# WRITTEN PROBLEM:
Transcribe precisely those lines of the listing that fall between the line containing "How far is point" and the last line, inclusive of both.

(Records from a spatial question set)
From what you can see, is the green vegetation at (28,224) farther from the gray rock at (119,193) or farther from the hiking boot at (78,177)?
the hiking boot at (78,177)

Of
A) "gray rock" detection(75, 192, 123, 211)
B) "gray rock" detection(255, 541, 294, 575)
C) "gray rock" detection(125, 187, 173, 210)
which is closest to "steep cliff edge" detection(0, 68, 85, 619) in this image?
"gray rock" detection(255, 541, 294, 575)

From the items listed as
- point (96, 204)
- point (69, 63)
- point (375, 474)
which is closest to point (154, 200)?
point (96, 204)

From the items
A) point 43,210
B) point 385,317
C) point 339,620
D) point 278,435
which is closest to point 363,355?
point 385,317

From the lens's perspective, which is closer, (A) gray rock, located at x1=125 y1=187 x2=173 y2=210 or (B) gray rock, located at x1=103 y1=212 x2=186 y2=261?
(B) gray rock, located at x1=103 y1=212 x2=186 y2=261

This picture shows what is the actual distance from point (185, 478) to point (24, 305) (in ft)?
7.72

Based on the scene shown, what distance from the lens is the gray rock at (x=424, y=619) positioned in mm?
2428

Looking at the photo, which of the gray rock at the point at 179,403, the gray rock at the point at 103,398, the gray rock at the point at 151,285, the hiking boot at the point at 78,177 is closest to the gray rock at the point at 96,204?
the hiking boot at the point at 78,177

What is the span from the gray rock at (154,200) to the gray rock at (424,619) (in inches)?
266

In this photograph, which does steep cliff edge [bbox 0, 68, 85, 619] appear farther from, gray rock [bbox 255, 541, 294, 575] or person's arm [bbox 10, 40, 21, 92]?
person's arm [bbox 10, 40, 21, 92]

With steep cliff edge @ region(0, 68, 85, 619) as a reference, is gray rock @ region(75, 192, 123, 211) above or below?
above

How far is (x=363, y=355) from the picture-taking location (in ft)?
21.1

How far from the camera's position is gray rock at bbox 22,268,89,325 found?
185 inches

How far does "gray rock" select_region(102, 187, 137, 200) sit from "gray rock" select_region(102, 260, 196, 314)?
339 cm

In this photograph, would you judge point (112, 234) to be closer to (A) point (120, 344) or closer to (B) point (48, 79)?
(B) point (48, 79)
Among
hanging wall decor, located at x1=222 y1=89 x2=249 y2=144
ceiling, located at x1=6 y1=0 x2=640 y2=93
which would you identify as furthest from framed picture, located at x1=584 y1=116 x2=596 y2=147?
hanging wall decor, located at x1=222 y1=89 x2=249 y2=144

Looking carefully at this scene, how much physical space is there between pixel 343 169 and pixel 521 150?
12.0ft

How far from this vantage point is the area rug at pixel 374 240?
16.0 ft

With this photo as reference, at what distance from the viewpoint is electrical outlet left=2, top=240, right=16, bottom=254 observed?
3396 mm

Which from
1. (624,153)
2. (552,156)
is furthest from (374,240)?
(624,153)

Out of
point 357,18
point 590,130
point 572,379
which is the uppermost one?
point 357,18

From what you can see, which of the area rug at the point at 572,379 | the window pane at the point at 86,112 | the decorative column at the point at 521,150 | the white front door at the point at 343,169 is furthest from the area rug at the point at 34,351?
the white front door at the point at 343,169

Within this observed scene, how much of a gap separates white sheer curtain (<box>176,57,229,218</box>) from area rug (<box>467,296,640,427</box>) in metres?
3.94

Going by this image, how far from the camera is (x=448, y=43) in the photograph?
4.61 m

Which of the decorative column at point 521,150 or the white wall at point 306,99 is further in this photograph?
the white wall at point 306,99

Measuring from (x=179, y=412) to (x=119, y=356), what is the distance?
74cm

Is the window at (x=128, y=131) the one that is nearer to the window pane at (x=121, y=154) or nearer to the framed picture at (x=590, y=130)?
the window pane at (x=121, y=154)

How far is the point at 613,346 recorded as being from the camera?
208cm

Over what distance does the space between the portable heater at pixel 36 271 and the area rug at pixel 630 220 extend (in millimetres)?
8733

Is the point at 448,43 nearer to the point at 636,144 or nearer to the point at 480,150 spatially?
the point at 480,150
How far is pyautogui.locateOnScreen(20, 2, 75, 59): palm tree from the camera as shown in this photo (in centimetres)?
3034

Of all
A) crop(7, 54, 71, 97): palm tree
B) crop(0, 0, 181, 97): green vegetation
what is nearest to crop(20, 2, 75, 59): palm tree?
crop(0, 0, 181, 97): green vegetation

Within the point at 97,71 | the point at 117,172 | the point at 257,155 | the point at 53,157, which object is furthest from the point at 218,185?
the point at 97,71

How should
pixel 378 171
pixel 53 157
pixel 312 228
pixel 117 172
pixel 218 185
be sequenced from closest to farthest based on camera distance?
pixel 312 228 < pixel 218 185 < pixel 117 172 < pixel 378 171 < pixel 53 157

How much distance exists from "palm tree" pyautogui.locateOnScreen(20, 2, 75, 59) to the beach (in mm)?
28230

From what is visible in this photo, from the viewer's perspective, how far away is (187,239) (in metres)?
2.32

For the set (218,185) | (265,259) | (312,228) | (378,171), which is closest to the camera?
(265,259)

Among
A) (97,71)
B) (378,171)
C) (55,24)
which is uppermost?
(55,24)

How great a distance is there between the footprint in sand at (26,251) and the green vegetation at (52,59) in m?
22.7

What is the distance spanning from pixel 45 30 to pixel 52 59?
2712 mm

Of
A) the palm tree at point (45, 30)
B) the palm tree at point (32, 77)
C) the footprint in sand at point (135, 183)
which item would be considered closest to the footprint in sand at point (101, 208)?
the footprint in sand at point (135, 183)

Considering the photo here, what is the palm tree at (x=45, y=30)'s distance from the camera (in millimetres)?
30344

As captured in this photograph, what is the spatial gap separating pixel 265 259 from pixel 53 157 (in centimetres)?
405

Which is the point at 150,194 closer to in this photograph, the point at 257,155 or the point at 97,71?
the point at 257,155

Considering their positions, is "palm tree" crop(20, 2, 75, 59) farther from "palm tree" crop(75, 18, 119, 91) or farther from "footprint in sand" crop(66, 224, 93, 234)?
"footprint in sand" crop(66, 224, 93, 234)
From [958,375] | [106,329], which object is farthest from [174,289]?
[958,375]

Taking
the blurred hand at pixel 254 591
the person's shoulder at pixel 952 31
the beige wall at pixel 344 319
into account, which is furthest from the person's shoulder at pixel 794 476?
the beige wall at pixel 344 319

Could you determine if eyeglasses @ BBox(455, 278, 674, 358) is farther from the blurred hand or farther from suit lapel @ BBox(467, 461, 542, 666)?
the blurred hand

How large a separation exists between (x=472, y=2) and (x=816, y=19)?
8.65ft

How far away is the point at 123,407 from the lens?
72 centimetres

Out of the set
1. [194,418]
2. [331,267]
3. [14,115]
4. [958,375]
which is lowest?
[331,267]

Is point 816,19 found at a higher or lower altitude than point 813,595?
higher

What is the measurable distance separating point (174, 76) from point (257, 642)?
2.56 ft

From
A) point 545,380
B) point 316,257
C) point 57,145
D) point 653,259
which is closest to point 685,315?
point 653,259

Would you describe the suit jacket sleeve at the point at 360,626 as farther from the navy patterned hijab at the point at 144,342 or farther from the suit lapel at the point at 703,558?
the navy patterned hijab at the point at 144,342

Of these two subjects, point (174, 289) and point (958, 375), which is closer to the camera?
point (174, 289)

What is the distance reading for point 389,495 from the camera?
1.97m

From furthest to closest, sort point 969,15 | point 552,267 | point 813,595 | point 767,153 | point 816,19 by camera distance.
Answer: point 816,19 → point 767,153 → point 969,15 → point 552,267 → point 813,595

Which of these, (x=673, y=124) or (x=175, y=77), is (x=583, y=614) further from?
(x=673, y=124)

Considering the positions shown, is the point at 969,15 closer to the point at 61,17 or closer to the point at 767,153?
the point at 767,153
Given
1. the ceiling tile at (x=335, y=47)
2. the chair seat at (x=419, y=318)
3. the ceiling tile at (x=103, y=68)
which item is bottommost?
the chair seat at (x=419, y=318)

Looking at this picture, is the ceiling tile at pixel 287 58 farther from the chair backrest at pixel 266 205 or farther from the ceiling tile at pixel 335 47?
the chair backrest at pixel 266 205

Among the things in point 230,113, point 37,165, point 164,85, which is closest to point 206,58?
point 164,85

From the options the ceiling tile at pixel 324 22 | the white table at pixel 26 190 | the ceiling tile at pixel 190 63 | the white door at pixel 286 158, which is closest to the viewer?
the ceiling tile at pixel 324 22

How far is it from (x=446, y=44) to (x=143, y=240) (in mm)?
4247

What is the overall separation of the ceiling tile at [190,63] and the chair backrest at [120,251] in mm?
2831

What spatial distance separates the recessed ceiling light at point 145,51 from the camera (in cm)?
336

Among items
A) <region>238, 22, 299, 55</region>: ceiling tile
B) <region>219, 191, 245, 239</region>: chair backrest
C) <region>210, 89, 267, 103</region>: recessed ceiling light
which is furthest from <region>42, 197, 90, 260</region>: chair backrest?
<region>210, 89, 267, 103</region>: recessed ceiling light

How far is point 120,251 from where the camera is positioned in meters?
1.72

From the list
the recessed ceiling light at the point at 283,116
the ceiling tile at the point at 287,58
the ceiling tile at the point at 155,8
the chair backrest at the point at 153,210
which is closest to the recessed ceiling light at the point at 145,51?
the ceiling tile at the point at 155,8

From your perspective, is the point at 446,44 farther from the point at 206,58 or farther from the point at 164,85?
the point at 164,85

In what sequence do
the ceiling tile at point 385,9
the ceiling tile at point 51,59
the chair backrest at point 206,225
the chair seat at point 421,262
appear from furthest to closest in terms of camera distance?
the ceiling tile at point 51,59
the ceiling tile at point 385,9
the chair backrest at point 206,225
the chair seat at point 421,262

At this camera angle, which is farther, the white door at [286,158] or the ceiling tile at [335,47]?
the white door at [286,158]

# CORRECT ANSWER:
How far is point 120,251 from where the camera is positioned in meters?
1.72

From the list
the recessed ceiling light at the point at 283,116
the ceiling tile at the point at 287,58
the ceiling tile at the point at 155,8
the chair backrest at the point at 153,210
which is closest to the recessed ceiling light at the point at 145,51?
the ceiling tile at the point at 155,8

From your perspective, is the point at 446,44 farther from the point at 206,58 or farther from the point at 164,85?
the point at 164,85

In what sequence do
the ceiling tile at point 385,9
the ceiling tile at point 51,59
the chair backrest at point 206,225
the chair seat at point 421,262
appear from furthest to closest in terms of camera distance?
the ceiling tile at point 51,59
the ceiling tile at point 385,9
the chair backrest at point 206,225
the chair seat at point 421,262

At this camera angle, which is farther, the white door at [286,158] or the ceiling tile at [335,47]?
the white door at [286,158]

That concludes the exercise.